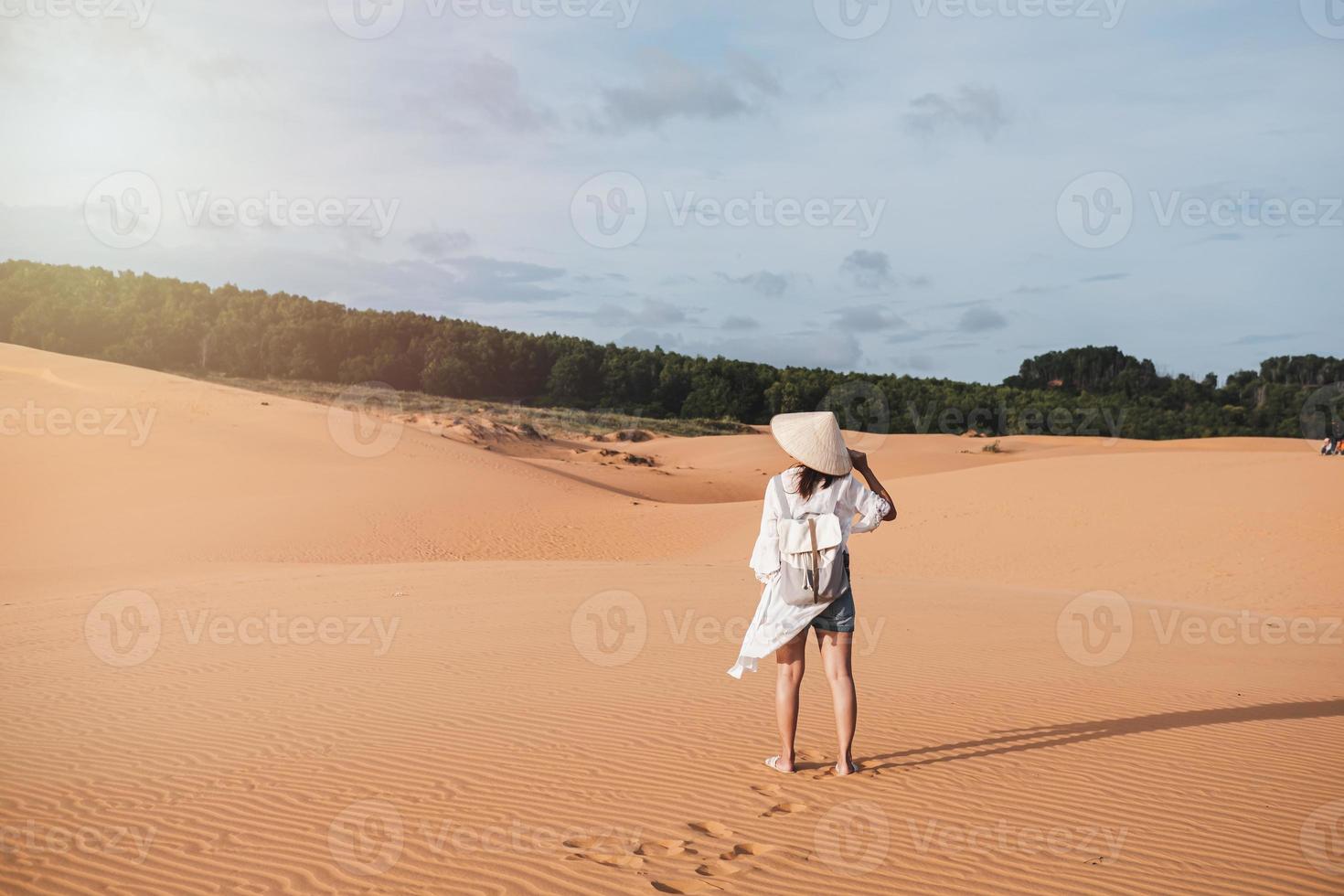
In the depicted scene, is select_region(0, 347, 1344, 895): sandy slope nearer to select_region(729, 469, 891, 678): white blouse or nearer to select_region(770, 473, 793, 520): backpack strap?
select_region(729, 469, 891, 678): white blouse

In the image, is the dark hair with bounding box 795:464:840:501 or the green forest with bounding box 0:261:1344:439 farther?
the green forest with bounding box 0:261:1344:439

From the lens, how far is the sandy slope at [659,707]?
4672 mm

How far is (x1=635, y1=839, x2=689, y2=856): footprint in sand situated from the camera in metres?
4.67

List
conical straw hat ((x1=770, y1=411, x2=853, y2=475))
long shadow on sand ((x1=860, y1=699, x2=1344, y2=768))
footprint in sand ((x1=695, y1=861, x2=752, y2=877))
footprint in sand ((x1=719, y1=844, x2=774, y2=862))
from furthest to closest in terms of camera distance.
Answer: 1. long shadow on sand ((x1=860, y1=699, x2=1344, y2=768))
2. conical straw hat ((x1=770, y1=411, x2=853, y2=475))
3. footprint in sand ((x1=719, y1=844, x2=774, y2=862))
4. footprint in sand ((x1=695, y1=861, x2=752, y2=877))

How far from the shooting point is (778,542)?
568 centimetres

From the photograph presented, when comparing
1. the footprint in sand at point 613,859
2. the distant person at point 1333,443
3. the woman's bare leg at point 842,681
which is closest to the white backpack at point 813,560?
the woman's bare leg at point 842,681

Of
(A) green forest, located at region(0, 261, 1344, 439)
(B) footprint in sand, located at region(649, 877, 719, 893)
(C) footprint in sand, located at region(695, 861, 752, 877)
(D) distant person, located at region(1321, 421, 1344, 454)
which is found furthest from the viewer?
(A) green forest, located at region(0, 261, 1344, 439)

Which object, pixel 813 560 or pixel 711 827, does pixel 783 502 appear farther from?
pixel 711 827

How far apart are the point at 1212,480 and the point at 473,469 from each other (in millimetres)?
17752

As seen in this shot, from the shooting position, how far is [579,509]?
25078mm

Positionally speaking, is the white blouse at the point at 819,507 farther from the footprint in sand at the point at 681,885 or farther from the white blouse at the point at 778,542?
the footprint in sand at the point at 681,885

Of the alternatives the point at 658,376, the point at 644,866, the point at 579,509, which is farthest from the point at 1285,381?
the point at 644,866

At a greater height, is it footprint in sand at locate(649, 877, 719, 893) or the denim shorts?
the denim shorts

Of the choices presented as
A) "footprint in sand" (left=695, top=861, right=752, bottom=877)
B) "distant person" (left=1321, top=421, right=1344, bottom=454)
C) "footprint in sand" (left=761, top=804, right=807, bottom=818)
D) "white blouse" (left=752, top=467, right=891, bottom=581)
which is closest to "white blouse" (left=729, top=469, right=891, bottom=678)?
"white blouse" (left=752, top=467, right=891, bottom=581)
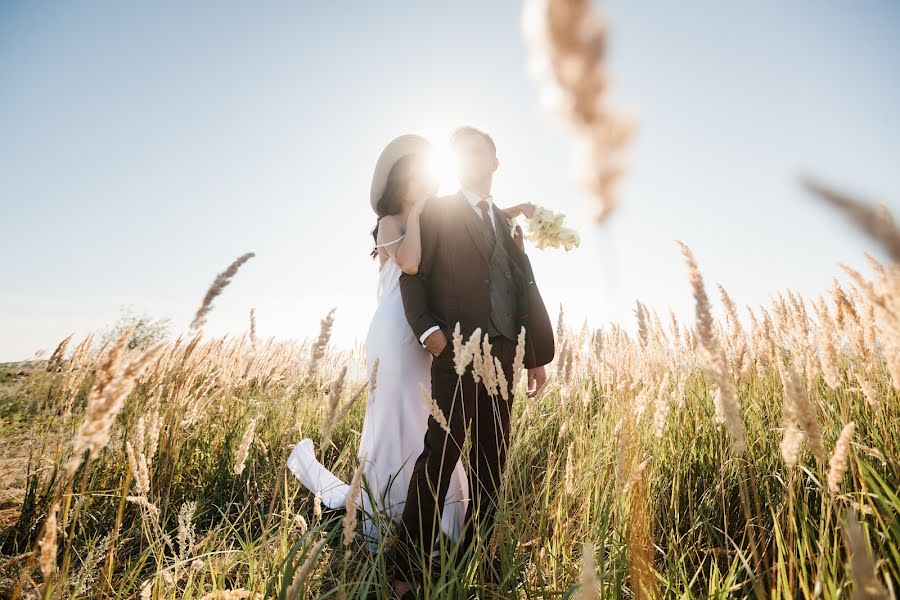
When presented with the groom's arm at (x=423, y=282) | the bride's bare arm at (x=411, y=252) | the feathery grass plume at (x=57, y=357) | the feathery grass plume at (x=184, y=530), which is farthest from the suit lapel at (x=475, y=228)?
the feathery grass plume at (x=57, y=357)

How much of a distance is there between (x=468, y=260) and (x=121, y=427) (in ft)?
9.32

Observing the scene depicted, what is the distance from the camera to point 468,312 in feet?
7.14

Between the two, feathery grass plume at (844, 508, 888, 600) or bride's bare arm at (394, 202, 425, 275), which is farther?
bride's bare arm at (394, 202, 425, 275)

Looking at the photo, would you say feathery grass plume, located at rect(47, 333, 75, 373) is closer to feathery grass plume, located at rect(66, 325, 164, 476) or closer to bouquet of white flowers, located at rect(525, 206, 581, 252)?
feathery grass plume, located at rect(66, 325, 164, 476)

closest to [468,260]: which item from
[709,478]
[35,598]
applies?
[709,478]

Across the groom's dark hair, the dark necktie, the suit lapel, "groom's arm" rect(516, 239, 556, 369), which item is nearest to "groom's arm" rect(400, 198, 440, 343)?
the suit lapel

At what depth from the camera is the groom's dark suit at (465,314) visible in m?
2.03

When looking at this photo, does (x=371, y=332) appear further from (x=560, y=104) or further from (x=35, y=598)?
(x=560, y=104)

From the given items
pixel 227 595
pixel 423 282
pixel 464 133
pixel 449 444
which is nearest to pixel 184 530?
pixel 227 595

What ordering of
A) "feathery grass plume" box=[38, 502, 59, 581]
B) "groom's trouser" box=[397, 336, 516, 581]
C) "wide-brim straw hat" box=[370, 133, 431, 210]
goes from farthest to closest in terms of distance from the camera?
1. "wide-brim straw hat" box=[370, 133, 431, 210]
2. "groom's trouser" box=[397, 336, 516, 581]
3. "feathery grass plume" box=[38, 502, 59, 581]

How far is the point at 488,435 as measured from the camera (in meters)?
2.19

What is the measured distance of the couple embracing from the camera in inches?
79.5

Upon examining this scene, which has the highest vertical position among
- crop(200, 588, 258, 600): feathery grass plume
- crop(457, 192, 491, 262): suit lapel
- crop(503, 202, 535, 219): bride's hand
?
crop(503, 202, 535, 219): bride's hand

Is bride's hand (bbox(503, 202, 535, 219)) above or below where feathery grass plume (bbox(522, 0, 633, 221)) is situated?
above
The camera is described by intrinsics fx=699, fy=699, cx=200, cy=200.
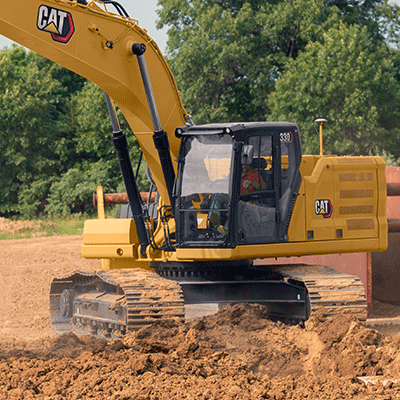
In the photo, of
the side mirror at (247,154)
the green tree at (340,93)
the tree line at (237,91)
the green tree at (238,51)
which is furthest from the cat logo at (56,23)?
the green tree at (238,51)

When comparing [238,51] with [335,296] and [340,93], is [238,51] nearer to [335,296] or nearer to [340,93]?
[340,93]

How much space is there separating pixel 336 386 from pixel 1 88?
34929 mm

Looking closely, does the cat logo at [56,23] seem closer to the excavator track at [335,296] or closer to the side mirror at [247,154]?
the side mirror at [247,154]

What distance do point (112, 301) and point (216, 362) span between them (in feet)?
7.31

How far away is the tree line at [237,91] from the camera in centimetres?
2898

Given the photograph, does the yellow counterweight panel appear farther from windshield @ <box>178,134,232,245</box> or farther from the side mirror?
windshield @ <box>178,134,232,245</box>

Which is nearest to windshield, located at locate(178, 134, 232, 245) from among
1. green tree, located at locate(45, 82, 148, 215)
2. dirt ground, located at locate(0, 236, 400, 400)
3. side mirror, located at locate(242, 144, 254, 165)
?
side mirror, located at locate(242, 144, 254, 165)

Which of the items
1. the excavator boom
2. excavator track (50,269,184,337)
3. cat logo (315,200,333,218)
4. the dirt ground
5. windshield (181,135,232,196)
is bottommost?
the dirt ground

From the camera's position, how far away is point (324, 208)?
29.9ft

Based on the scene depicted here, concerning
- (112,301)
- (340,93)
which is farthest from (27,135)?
(112,301)

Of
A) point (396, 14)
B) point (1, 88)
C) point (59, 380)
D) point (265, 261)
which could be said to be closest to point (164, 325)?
point (59, 380)

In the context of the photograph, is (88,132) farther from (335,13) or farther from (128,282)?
(128,282)

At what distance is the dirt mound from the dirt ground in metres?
0.01

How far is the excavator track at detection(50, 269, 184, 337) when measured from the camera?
27.1ft
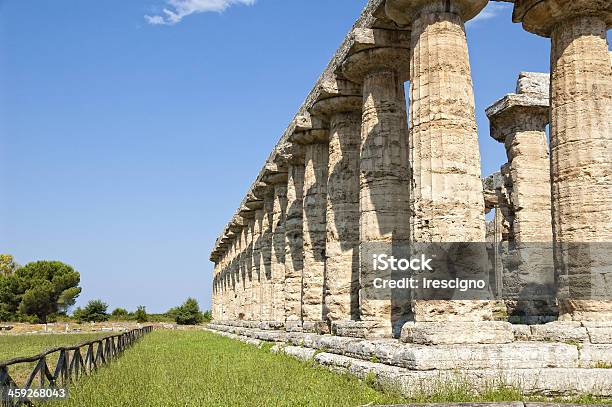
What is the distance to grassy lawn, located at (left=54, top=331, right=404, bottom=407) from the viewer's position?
8.24 meters

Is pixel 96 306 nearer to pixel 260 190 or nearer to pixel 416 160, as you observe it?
pixel 260 190

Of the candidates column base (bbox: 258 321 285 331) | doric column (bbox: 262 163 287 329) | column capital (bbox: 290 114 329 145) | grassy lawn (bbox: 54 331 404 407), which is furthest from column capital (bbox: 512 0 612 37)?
column base (bbox: 258 321 285 331)

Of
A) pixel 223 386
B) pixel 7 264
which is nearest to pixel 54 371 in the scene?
pixel 223 386

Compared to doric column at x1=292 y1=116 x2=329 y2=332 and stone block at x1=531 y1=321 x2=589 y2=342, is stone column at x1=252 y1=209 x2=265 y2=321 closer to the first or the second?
doric column at x1=292 y1=116 x2=329 y2=332

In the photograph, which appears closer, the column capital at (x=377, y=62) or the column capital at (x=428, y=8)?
the column capital at (x=428, y=8)

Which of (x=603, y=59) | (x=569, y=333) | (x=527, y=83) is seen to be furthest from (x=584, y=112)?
(x=527, y=83)

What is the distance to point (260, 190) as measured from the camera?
27.2 metres

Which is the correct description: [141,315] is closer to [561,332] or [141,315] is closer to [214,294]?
[214,294]

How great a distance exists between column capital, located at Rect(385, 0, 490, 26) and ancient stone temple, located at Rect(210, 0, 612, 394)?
31 mm

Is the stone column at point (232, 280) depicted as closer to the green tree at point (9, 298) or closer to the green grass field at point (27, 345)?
the green grass field at point (27, 345)

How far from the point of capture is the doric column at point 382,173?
12.7 m

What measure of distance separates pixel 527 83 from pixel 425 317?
····················
## [Objective]
Format the lines of the listing as a numbered list, starting at the line that contains "How far away is the" and stopping after the line that contains "8.24 meters". Omit blank lines and any picture.

## [Solution to this task]
1. How far away is the tree line at [237,91] from the camera in centimetres?
2. 2898
3. Given the photograph, does the yellow counterweight panel appear farther from windshield @ <box>178,134,232,245</box> or farther from the side mirror?
4. windshield @ <box>178,134,232,245</box>
5. Which is nearest to windshield, located at locate(178, 134, 232, 245) from among
6. 1. green tree, located at locate(45, 82, 148, 215)
7. 2. dirt ground, located at locate(0, 236, 400, 400)
8. 3. side mirror, located at locate(242, 144, 254, 165)
9. ?
10. side mirror, located at locate(242, 144, 254, 165)
11. Which of the items
12. 1. the excavator boom
13. 2. excavator track (50,269,184,337)
14. 3. cat logo (315,200,333,218)
15. 4. the dirt ground
16. 5. windshield (181,135,232,196)
17. is bottommost?
18. the dirt ground
19. From the camera's position, how far away is point (324, 208)?
20. 29.9ft
21. Based on the scene depicted here, concerning
22. - (112,301)
23. - (340,93)
24. which is farthest from (27,135)?
25. (112,301)
26. Of
27. A) point (396, 14)
28. B) point (1, 88)
29. C) point (59, 380)
30. D) point (265, 261)
31. which could be said to be closest to point (164, 325)?
32. point (59, 380)
33. In the context of the photograph, is (88,132) farther from (335,13) or farther from (128,282)?
34. (128,282)
35. At what distance is the dirt mound from the dirt ground in metres?
36. 0.01
37. How far is the excavator track at detection(50, 269, 184, 337) when measured from the camera?
38. 27.1ft
39. What is the distance to grassy lawn, located at (left=54, top=331, right=404, bottom=407) from the viewer's position?
40. 8.24 meters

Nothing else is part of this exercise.